Khan had been permitted to join Learning Together courses while serving a prison sentence for preparing acts of terorrism, even becoming a “peer mentor” for fellow inmates.
The inquests heard that he was allowed to attend the scheme’s fifth anniversary celebration at Fishmongers’ Hall in London following a meeting involving MI5 earlier that month.
A hearing on Thursday was told that intelligence that Khan had been radicalising fellow inmates and may have been planning an attack before he was freed from prison in December 2018 was not shared with Learning Together staff.
The terrorist was put under strict licence conditions restricting his movement and internet usage, and officials refused permission for him to attend a March 2019 Learning Together event in Cambridge.
The inquests heard that Khan was allowed to attend an event at his former prison, HMP Whitemoor, in June that year with a police escort to and from the jail.
Jonathan Hough QC, counsel to the inquests, asked Dr Ludlow if she was surprised at the sudden relaxation of controls for the event at Fishmongers’ Hall.
Dr Ludlow said she noticed a change in position but “assumed it was because of the information and expertise they had in making that risk assessment”.
She said she had been in contact with Khan following his release from prison and was not concerned about his behaviour, adding: “I understood that he wanted to live an ordinary life and was interested in creative writing. He had tried to find a job but I didn’t have detailed conversations about his future.”
Khan’s probation officer, Mr Skelton, informed her that he had been unsuccessful in applications for numerous jobs and had a “dip in mood”.
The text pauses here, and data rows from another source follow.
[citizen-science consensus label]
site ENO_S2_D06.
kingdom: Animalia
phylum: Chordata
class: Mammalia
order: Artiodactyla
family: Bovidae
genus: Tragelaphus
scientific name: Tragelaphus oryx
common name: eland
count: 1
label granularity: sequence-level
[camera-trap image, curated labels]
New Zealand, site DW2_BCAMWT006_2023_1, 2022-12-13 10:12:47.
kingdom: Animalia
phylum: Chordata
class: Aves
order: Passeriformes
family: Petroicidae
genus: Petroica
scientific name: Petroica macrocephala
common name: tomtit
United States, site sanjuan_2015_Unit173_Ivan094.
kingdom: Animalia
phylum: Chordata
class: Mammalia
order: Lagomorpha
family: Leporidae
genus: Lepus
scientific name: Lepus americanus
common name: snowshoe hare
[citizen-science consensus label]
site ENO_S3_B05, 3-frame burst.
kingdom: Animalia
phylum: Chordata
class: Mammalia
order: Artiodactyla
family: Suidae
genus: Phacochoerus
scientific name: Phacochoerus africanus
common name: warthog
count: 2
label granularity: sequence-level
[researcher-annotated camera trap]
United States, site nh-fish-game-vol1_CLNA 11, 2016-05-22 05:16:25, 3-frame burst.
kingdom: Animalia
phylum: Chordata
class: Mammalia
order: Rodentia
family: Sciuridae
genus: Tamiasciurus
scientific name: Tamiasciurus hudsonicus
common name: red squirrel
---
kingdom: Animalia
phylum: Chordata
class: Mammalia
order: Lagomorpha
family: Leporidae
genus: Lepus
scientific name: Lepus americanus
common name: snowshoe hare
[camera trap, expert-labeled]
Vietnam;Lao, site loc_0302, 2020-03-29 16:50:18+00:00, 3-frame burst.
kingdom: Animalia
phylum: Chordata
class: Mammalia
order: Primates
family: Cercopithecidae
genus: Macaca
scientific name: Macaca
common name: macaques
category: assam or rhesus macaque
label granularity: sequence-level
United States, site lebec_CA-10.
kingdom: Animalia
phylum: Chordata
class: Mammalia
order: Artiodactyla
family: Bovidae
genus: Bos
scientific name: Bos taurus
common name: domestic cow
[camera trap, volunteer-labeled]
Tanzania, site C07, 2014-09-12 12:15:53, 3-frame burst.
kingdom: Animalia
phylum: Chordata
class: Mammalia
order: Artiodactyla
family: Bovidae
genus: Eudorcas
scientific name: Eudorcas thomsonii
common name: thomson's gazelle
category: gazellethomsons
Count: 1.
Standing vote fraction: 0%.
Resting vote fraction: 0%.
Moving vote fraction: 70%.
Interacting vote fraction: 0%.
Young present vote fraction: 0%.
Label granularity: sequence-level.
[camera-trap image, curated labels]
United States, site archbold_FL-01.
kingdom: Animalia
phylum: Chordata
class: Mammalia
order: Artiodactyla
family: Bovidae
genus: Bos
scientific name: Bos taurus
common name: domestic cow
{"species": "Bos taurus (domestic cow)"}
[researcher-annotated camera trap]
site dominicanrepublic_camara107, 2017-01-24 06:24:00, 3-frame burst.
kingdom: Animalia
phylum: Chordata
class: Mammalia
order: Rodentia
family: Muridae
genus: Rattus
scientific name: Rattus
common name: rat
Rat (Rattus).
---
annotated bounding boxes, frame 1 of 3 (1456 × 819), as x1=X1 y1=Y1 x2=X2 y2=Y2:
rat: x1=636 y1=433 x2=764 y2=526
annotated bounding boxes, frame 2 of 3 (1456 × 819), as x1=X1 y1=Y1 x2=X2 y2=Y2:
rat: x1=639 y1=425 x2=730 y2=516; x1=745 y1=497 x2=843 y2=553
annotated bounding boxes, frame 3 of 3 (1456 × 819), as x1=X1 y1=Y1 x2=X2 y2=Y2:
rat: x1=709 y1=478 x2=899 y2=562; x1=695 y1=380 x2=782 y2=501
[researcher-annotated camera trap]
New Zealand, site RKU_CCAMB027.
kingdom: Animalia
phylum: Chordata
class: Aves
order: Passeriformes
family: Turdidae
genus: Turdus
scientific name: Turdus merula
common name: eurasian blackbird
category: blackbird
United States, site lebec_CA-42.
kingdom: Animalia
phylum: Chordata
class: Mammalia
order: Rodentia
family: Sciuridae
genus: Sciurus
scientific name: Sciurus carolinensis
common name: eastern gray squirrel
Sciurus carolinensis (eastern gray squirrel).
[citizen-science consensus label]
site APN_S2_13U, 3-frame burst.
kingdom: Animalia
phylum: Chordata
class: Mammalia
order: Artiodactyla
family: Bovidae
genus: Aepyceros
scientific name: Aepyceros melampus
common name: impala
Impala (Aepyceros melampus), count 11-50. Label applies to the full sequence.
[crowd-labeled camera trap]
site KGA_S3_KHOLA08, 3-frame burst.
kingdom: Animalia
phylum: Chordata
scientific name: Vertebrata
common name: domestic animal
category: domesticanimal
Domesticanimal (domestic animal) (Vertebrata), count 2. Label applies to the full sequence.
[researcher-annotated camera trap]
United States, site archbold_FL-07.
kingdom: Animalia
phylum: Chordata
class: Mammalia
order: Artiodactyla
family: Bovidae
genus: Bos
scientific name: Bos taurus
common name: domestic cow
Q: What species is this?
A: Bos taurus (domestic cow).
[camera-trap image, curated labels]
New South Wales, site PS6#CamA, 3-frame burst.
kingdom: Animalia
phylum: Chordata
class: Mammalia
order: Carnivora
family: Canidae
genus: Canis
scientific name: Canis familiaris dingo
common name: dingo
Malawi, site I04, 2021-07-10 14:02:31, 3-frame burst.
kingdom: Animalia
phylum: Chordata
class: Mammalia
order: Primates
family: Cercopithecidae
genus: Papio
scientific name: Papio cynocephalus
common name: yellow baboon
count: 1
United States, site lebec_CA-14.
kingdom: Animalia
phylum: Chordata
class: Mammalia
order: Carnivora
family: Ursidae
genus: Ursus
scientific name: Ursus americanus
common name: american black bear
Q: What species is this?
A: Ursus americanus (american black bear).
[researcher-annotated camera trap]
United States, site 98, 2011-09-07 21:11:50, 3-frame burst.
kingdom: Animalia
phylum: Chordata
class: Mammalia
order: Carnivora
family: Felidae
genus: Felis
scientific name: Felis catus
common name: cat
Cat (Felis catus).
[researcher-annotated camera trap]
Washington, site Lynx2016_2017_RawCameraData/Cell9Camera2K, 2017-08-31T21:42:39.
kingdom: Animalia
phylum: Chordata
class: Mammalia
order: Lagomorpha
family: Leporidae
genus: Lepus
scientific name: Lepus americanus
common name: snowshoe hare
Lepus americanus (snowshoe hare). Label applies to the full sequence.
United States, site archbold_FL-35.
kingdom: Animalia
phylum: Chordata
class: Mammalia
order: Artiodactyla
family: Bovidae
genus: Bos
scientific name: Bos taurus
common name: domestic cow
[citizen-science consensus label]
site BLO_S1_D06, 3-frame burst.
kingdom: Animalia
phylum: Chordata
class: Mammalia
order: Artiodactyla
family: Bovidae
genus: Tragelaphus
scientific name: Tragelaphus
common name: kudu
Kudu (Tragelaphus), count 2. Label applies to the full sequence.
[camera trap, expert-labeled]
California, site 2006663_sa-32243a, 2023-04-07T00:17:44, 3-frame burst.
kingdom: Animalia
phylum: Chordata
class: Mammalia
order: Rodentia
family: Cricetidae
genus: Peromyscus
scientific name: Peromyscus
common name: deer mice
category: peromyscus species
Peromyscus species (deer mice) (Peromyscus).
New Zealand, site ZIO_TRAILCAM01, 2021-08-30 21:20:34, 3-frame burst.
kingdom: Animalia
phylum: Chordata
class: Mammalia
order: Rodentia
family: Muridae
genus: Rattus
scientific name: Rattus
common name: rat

“He had shared some low-level concern that Usman’s mood had become lower - he wasn’t going to the gym as much and was struggling to get work - but none of that concern was expressed in alarming terms,” Dr Ludlow said. “People released from prison go up and down.”
Asked whether the information should have prompted concern about Khan’s mindset before the event at Fishmongers’ Hall, Dr Ludlow said that officials monitoring the terrorist through multi-agency public protection arrangements (Mappa) “knew those things and they still said he could come”.
The inquests heard that Learning Together staff did not conduct a formal risk assessment for the event, which was attended by other ex-offenders, because it was not required.
There were no bag searches or scanners, and local police were not informed of the event.
The inquests will examine the planning for the event and security at the venue, as well as the intelligence held on Khan and how he was monitored by police.